Já tinha interiorizado esta obrigação. Estava ansioso por ser deslocado para seiscentos quilómetros de casa, no quartel de Tavira, onde gente com as minhas qualificações servia o exército no seu necessário treino militar. Estava ansioso por me fazer homem, por fim. É que já tinha vinte e cinco anos e sentia que faltava algo para realizar a masculinidade. Faltava gastar quatro meses da vida, ali já nos interstícios entre os vinte e os trinta anos, a receber a instrução militar que por fim me faria homem pleno. Estava em pulgas: para pegar numa arma pela primeira vez e disparar umas balas no vazio (ou num imaginário inimigo inventado pelas patentes em treino militar). Sonhava com o prazer de carregar a pesada metralhadora G3, orgulhosamente senti-la como herança dos antepassados que a carregaram na guerra colonial – outro emblema do brio pátrio. Queria tanto aprender as técnicas e tácticas que se ensinam nos laboratórios das casernas, pois era meu dever estar preparado para defender a pátria caso a pátria fosse mergulhada numa guerra que ameaçasse a sua existência.

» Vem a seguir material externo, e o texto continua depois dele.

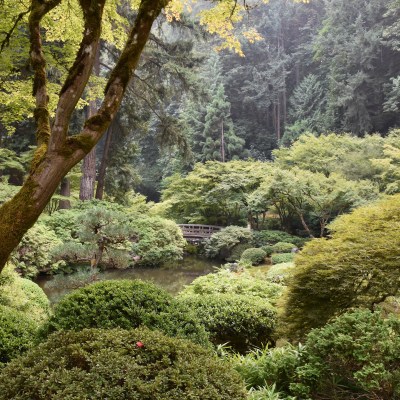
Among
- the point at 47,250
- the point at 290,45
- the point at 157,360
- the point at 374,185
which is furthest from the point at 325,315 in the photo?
the point at 290,45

Aquele dia próximo do Natal em que fui consultar os editais com os resultados da incorporação foi um duro golpe na auto-estima. As folhas afixadas mostravam os nomes dos mancebos por ordem alfabética. À frente de cada nome, o quartel e a data em que eram esperados sob pena de crime de desobediência. À frente de alguns dos nomes aparecia a menção "reserva territorial". A estes tinha sido perdoado o serviço militar obrigatório.


Ver o meu nome nesta listagem foi penoso. Um sentimento de exclusão varreu-me pelo interior, foi o terramoto devastador de mim mesmo. E se àqueles que foram incorporados a deserção era crime de desobediência qualificada, que dá lugar a prisão e tudo, interroguei-me: e se aparecesse à porta do quartel e forçasse a entrada, também corria o risco de levar um processo por desobediência qualificada? E agora que não me quiseram na tropa? O que seria da minha masculinidade – ficaria pela metade? E se algum dia a ditosa pátria fosse invadida – ou, hipótese ainda mais improvável, invadisse outra terra – como podia dar um contributo se não tive o privilégio do tirocínio militar?

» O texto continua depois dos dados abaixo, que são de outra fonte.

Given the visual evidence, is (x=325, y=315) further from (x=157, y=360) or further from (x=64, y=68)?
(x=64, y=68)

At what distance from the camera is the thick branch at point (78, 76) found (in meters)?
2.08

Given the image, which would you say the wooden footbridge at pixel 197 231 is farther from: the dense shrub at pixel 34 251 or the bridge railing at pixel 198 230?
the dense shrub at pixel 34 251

Ainda hoje sinto que uma parte de mim está fora de mim porque a tropa não me quis lá. O que não pude aprender naqueles intensos quatro meses? Que maus hábitos não tive a oportunidade de cultivar durante a tropa? Agora entende-se melhor a minha alergia ao exército: podem dizer que estou ressabiado porque a tropa não me quis nas suas fileiras…


(Em Tavira)

2 comentários:

Milu disse...

Ri-me ao ler este texto, pela graça e ironia nele contidas. De facto, em tempos, foi mesmo assim, recordo-me! O meu irmão mais velho, quando adolescente foi um caso sério para educar. Tinha um jeito especial para se meter em enrascadas, não perdia uma oportunidade para andar à bulha e à pedrada! Num azarado dia, até a mim, me fez um grande anho na cabeça, com um calhau que lançou na minha direcção, por brincadeira, pensando que não me acertava! Diz ele! A minha pobre mãe, dele, pouco ou nada conseguia fazer. De maneira que, ao sentir-se impotente perante a personalidade indomável do filho, esforçava-se por aliviar o desespero nas frequentes ameaças com o serviço militar, tendo em conta o rigor e o espírito de obediência que nele é incutido. Pensava ela que a tropa dele faria um verdadeiro homem, para a vida! Todavia, o caprichoso destino achou por bem, que assim não havia de ser! ! E o meu irmão, que já sonhava em ser pára-quedista viu-se livre da tropa graças ao seu olho podre, forma como se referia ao olho direito, que havia sofrido uma valente e feia pedrada nos primeiros anos de escola! Foi uma desilusão para todos. Para a minha mãe, que viu goradas as esperanças de, finalmente, o filho se fazer homem. Para ele, que já se via pára-quedista a caminho de Tancos, e para mim, que me fartava de levar porrada, que também dava, mas menos, por isso andava ansiosa para que sumisse.

Milu disse...

Corrijo: Não foi anho que quis dizer, mas sim lanho.